Initialement, l’État réclamait une suspension totale de la plateforme pendant trois mois. À défaut, il demandait « a minima » que Shein soit contrainte de maintenir la suspension de sa place de marché, où des vendeurs tiers proposent leurs produits. L’idée : empêcher la remise en vente de produits similaires tant que la plateforme n’apporte pas de preuve de dispositifs de contrôle renforcés et efficaces.

Le tribunal salue une réaction « rigoureuse et rapide » de la plateforme

 Dans sa décision, le tribunal insiste sur le caractère ponctuel des ventes incriminées et sur la réaction de Shein après les signalements. Les juges relèvent que « seuls certains produits de la marketplace ont été identifiés, dans la présente procédure, comme manifestement illicites et dommageables, alors que la plateforme Shein propose à la vente plusieurs centaines de milliers d’articles ».

 Ils précisent n’avoir pas constaté que ces objets interdits avaient été mis en ligne « de façon récurrente et massive ». Au contraire, ils saluent la réaction de la plateforme à partir de la fin octobre, parlant d’une réponse « rigoureuse et rapide » de Shein, qui a retiré les produits concernés.

Pour autant, le tribunal ne ferme pas les yeux sur les risques. La justice adresse une injonction à la plateforme : Shein ne devra pas rétablir la vente de « produits sexuels pouvant caractériser un contenu à caractère pornographique, sans la mise en place de mesures de vérification d’âge ».

 Filtrage d’âge et protection des mineurs au cœur du dossier

Au-delà du blocage du site, l’un des points centraux de la demande de l’État concerne la protection des mineurs.
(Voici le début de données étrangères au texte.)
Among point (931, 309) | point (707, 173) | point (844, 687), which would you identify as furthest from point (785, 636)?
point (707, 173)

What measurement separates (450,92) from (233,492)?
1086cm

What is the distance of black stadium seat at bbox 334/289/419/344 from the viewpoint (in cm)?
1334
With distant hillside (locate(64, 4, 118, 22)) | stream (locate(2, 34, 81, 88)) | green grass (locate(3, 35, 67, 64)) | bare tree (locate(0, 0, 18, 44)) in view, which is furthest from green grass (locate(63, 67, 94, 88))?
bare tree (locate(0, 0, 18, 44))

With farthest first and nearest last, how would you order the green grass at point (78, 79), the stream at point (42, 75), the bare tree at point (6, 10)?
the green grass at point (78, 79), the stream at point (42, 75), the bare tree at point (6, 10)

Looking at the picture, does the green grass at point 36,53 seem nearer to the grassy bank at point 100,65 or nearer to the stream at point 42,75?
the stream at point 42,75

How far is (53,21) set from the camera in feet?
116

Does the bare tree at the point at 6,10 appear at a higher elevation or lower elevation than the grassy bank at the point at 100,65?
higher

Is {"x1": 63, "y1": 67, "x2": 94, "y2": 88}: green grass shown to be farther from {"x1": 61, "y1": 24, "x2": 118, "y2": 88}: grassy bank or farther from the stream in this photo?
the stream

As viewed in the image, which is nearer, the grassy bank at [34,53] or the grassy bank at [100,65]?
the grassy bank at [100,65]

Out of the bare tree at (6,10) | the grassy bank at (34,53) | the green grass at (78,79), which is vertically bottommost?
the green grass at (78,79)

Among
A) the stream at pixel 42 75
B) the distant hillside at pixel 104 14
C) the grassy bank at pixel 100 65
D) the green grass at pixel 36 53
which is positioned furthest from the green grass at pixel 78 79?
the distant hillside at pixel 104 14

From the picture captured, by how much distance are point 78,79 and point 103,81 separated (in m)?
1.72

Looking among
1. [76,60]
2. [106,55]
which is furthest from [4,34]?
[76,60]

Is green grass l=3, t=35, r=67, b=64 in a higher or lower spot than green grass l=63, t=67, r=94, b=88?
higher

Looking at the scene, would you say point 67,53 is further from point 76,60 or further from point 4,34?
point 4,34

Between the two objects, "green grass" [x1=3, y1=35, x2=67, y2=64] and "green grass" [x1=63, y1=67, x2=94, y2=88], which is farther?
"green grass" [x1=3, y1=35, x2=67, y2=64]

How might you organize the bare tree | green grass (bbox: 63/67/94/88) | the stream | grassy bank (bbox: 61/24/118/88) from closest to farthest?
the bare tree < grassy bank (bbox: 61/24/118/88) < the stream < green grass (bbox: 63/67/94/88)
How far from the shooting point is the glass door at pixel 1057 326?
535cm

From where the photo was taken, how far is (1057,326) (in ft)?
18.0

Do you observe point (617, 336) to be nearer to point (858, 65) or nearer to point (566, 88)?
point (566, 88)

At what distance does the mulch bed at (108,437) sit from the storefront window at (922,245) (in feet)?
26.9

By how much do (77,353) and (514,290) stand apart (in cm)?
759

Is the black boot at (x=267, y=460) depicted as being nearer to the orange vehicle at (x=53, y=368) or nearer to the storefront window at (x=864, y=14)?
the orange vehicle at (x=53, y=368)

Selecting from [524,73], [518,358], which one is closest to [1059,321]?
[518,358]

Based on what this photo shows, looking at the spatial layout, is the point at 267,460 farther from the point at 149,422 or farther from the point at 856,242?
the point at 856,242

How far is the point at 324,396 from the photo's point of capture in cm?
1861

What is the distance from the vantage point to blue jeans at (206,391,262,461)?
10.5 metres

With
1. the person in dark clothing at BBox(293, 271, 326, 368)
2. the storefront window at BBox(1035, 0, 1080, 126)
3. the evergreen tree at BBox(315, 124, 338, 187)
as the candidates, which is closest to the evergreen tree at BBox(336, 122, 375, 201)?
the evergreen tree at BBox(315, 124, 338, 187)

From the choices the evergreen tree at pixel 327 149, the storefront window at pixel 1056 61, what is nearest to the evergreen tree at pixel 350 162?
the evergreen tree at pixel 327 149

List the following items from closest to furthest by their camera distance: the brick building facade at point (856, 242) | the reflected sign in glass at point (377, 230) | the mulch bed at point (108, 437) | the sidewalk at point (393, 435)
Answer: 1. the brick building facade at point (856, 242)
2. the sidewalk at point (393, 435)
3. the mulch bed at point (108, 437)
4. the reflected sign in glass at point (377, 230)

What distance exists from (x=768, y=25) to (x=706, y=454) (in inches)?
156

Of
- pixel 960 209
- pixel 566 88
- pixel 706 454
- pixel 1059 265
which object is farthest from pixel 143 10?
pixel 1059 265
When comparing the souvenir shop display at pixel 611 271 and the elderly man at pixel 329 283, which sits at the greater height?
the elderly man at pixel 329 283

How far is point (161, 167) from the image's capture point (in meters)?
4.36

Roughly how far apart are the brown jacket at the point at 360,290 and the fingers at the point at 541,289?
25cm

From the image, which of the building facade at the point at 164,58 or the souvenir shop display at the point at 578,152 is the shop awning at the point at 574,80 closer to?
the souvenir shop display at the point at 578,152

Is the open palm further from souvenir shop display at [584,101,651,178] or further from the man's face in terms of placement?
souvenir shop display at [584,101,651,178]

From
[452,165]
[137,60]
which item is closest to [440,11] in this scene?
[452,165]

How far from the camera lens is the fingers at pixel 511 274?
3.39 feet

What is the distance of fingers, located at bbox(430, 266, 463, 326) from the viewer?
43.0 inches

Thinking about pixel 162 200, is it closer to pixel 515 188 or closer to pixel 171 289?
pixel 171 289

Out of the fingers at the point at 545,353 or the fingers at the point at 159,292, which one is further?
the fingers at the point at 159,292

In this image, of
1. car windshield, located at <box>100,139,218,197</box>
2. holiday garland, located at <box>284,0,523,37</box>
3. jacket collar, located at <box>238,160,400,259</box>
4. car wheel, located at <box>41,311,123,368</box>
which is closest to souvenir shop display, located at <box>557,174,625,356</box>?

L’exécutif exigeait que Shein soit suspendue tant qu’elle ne garantit pas des mesures efficaces pour empêcher la remise en vente de produits interdits et, surtout, la diffusion de contenus à caractère pornographique auprès des plus jeunes.

L’État souhaitait également que la plateforme mette en place un filtrage d’âge robuste, afin d’empêcher les mineurs d’accéder à ces contenus, le tout sous le contrôle de l’Arcom, le régulateur du numérique.

Le tribunal n’a fait droit à ces demandes que partiellement : il a retenu l’obligation de mises en place de mesures de vérification d’âge pour les produits réservés aux adultes, afin de prévenir de « graves conséquences »pour les mineurs, mais sans aller jusqu’au blocage global du site ni à une suspension prolongée.

Shein salue la décision et promet des standards « parmi les plus exigeants »

Dans ce contexte tendu, Shein affiche une posture de coopération avec les autorités françaises. La société se réjouit ouvertement de la décision rendue par le tribunal judiciaire de Paris.

 « Nous sommes engagés à poursuivre l’amélioration continue de nos processus de contrôle, en étroite collaboration avec les autorités françaises, et nous avons intensifié ces initiatives avec l’ambition d’établir des standards parmi les plus exigeants de l’industrie« , affirme le groupe.

L’entreprise assure ainsi vouloir renforcer ses mécanismes de contrôle des contenus et des produits mis en ligne par les vendeurs tiers, dans un contexte de surveillance accrue des géants de l’e-commerce.

Une enquête pénale et une offensive qui dépasse le cas Shein

La bataille judiciaire autour de Shein est loin d’être terminée. Une enquête pénale a été ouverte par le parquet de Paris et confiée à l’Office des mineurs. Cette enquête vise Shein mais également d’autres grandes plateformes internationales : AliExpress, Temu, Wish et eBay.

Le ministre du Commerce, Serge Papin, a clairement annoncé la couleur devant l’Assemblée nationale : « Ce qui s’appliquera à Shein s’appliquera aussi aux autres plateformes coupables des mêmes manquements », a-t-il averti, se préparant à un « long combat » contre ces mastodontes du commerce en ligne.

Une bataille qui se joue aussi à Bruxelles

Le dossier Shein s’inscrit, enfin, dans une perspective européenne. La France pousse la Commission européenne à se saisir plus fermement de la question, dans le cadre des nouveaux outils de régulation des grandes plateformes numériques.

Bruxelles a d’ores et déjà demandé des informations formelles à Shein, sans pour l’instant aller jusqu’à l’ouverture d’une enquête, comme cela a été le cas pour AliExpress et Temu. Mais la pression politique monte, à mesure que les États membres dénoncent les risques liés à la circulation de produits illicites ou dangereux sur ces marketplaces mondialisées.